I tried using ct.observation.interp_from_grid, the added location points are treated as another dimension. So it doesn't work with ct.cdm.to_csv.
I tried 2 variable for one data point ('variable': ['2m_temperature','surface_pressure'],), the added variable is treated as another dimension. So it doesn't work either.
I tried creating a list of data. But I don't understand how the CDS Toolbox wants it to be done.
From the description of cdstoolbox.cdm.to_csv, it says:
data – A single, or list of, 1 dimensional CDS Toolbox remote data object(s). In the case of a list of data objects they must all have the same, single, dimension.
I understand how to use a single 1 dimensional CDS Toolbox remote data object.
How do I create and use list of 1dimensional CDS Toolbox remote data objects.
Yunus.
Kevin Marsh
Hi Yunus,
what i was saying is that I don't think it is currently possible to create a multi-dimension CSV output file from the toolbox; if you had a number of data objects with 1 dimension (e.g. only time), then in theory you could create a list containing these and convert that to csv in the toolbox.
But converting a list of multi dimension data objects (e.g. time, location) to csv in the toolbox would not work, hence you would have to convert on your local system.
Kevin
Muhammad Yunus Ahmad Mazuki
Kevin Marsh I understand the current limitation. No multi-dimension data objects can be converted into a single csv.
For now, I'm asking about the API in this page. https://cds.climate.copernicus.eu/toolbox/doc/modules_tmp/cdstoolbox.cdm.html?highlight=csv#cdstoolbox.cdm.to_csv.
It says there, list of 1 dimensional CDS Toolbox remote data objects. How do I go about creating this list?
Kevin Marsh
Hi Yunus,
I usually work with merged data objects rather than lists, but would something like:
data_all=[data_point_07,data_point_08, data_point_09]
work?
Kevin
Muhammad Yunus Ahmad Mazuki
Kevin Marsh I have tried using your approach.

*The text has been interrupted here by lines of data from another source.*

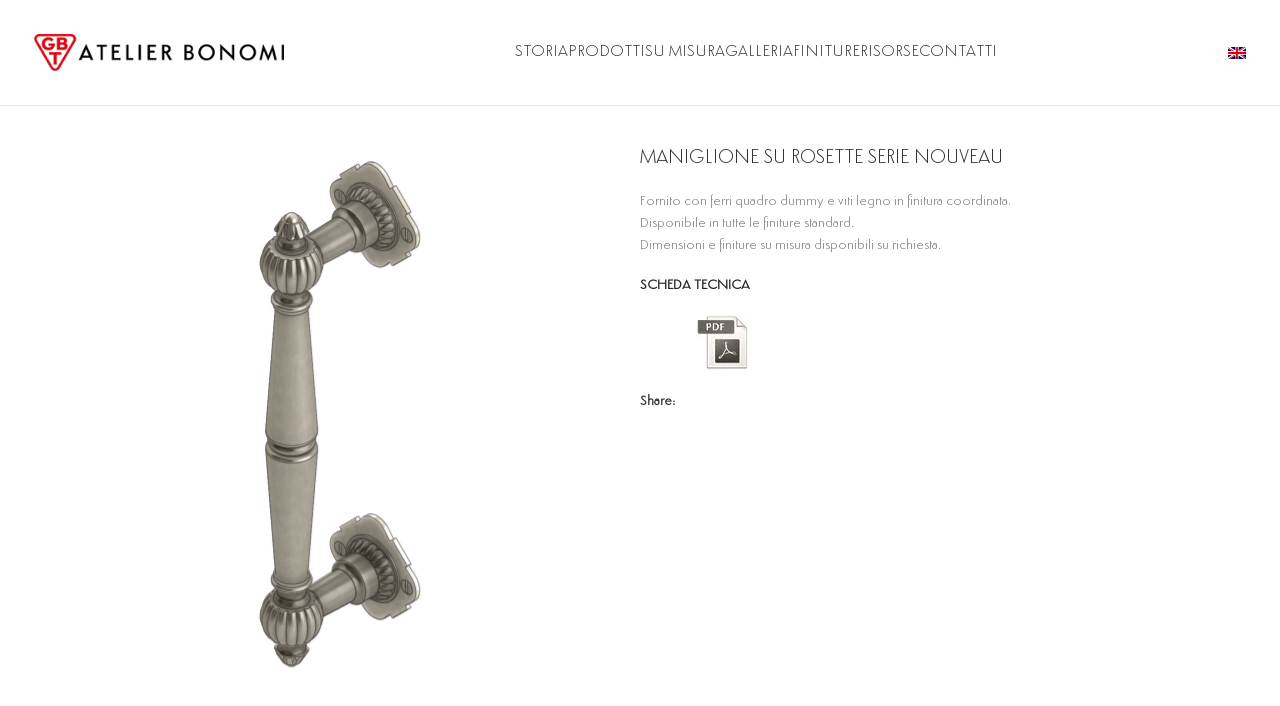

--- FILE ---
content_type: text/css
request_url: https://www.atelier-bonomi.com/wp-content/uploads/useanyfont/uaf.css?ver=1713248908
body_size: 272
content:
				@font-face {
					font-family: 'semplicita';
					src: url('/wp-content/uploads/useanyfont/9138Semplicita.woff2') format('woff2'),
						url('/wp-content/uploads/useanyfont/9138Semplicita.woff') format('woff');
					  font-display: auto;
				}

				.semplicita{font-family: 'semplicita' !important;}

						h1, h2, h3, h4, h5, h6, .entry-title, body.single-post .entry-title, body.page .entry-title, body.category .entry-title, .widget-title, .site-title, .site-description, body, p, blockquote, li, a, strong, b, em, .menu-categories-container li a, .menu-categories-container li span, #menu-categories li a, #menu-categories li span, .menu-gallery-container li a, .menu-gallery-container li span, #menu-gallery li a, #menu-gallery li span, .menu-main-navigation-container li a, .menu-main-navigation-container li span, #menu-main-navigation li a, #menu-main-navigation li span, .menu-menu-left-container li a, .menu-menu-left-container li span, #menu-menu-left li a, #menu-menu-left li span, .menu-menu-right-container li a, .menu-menu-right-container li span, #menu-menu-right li a, #menu-menu-right li span, .menu-mobile-navigation-container li a, .menu-mobile-navigation-container li span, #menu-mobile-navigation li a, #menu-mobile-navigation li span, .menu-principale-container li a, .menu-principale-container li span, #menu-principale li a, #menu-principale li span, .menu-top-bar-right-container li a, .menu-top-bar-right-container li span, #menu-top-bar-right li a, #menu-top-bar-right li span{
					font-family: 'semplicita' !important;
				}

No error in the console and the application run succesfully. However only one of the point is in the csv file. I have attached the csv file that was generated.
cdm.to_csv-1641558753.4026573-8269-3-697645a5-0b94-41ad-8bd0-5e6f298f04ce.csv
Kevin Marsh
Hi Yunus,
Yes, I think the ct.cdm.to_csv works best for 'straightforward' 1 dimension data objects, rather than lists/multi-dimension objects.
Thanks,
Kevin
Jorge Costa
Hi Yunus,
Try this:
#Extract point info
data_point_01 = ct.cube.interpolate(data,lon=166.6211,lat=-73.5861)
data_point_02 = ct.cube.interpolate(data,lon=162.9700,lat=-76.7150)
data_point_03 = ct.cube.interpolate(data,lon=164.0922,lat=-74.6958)
...
data_point_16 = ct.cube.interpolate(data,lon=164.2205,lat=-74.6159)
#merge data points
list = [data_point_01[0], data_point_02[0], data_point_03[0], ..., data_point_16[0]]
points = ct.cube.concat(list, dim='time')
#convert to csv
csv = ct.cdm.to_csv(points, sep=';', na_rep='NoData')
return csv
The result should be a table like this:
If you have more than onle variable in the retrived data you have to do it like this.
list1 = [data_point_01[0], data_point_02[0], data_point_03[0], ..., data_point_16[0]]
list2 = [data_point_01[1], data_point_02[1], data_point_03[1], ..., data_point_16[1]]
var1 = ct.cube.concat(list1, dim='time')
var2 = ct.cube.concat(list2, dim='time')
points = [var1, var2]
#convert to csv
csv = ct.cdm.to_csv(points, sep=';', na_rep='NoData')
return csv
Hope it works for you!
Jorge